Data entries:
+--

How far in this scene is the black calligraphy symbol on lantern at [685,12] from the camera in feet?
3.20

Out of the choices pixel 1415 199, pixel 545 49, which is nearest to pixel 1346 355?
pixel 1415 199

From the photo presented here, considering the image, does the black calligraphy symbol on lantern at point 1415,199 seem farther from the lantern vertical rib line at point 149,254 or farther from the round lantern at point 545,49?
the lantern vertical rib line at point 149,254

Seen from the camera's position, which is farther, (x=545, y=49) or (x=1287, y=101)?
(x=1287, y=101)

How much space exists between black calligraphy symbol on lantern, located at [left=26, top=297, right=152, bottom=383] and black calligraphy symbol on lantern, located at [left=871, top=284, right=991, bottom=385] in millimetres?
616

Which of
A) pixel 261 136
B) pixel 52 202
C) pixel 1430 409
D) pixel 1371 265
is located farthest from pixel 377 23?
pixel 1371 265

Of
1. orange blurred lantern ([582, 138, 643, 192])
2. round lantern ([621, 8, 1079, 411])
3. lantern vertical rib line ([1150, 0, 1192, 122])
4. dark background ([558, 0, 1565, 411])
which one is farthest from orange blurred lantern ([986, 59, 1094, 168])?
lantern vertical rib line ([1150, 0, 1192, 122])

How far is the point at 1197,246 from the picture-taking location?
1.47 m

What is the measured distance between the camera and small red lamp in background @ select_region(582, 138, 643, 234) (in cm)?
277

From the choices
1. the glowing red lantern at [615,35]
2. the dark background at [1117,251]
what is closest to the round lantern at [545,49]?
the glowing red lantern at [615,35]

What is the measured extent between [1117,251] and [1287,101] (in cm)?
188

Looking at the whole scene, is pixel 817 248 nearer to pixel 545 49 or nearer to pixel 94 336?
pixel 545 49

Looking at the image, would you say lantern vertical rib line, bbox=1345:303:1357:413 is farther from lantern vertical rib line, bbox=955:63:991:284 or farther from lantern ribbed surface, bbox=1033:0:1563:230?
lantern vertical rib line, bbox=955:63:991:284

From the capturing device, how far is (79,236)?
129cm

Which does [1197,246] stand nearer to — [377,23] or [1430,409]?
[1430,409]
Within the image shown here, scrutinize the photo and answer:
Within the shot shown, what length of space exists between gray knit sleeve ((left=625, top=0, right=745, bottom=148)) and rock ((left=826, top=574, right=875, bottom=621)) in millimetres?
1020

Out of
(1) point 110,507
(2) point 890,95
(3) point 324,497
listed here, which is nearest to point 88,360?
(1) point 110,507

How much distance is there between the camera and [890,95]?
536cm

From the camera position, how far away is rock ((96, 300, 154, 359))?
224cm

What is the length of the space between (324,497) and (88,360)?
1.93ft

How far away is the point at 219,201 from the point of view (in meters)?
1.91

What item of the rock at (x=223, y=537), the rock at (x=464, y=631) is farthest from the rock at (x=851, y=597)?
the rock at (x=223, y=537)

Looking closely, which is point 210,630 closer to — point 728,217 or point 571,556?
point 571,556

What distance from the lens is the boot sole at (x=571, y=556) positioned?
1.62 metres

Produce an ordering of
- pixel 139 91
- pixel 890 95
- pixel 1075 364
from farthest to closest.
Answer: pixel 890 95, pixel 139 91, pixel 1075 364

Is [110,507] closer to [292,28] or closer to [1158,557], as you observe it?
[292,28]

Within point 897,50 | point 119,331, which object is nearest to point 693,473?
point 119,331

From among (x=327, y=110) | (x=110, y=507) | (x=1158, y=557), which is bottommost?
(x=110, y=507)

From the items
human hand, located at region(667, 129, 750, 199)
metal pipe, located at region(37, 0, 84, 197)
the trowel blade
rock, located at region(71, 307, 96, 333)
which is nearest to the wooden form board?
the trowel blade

+--

## Given request
Repeat every line above from the one containing "From the items" down to the last line, inclusive, without any changes.

## Exercise result
From the items
human hand, located at region(667, 129, 750, 199)
metal pipe, located at region(37, 0, 84, 197)
the trowel blade
rock, located at region(71, 307, 96, 333)
which is nearest to the wooden form board?
the trowel blade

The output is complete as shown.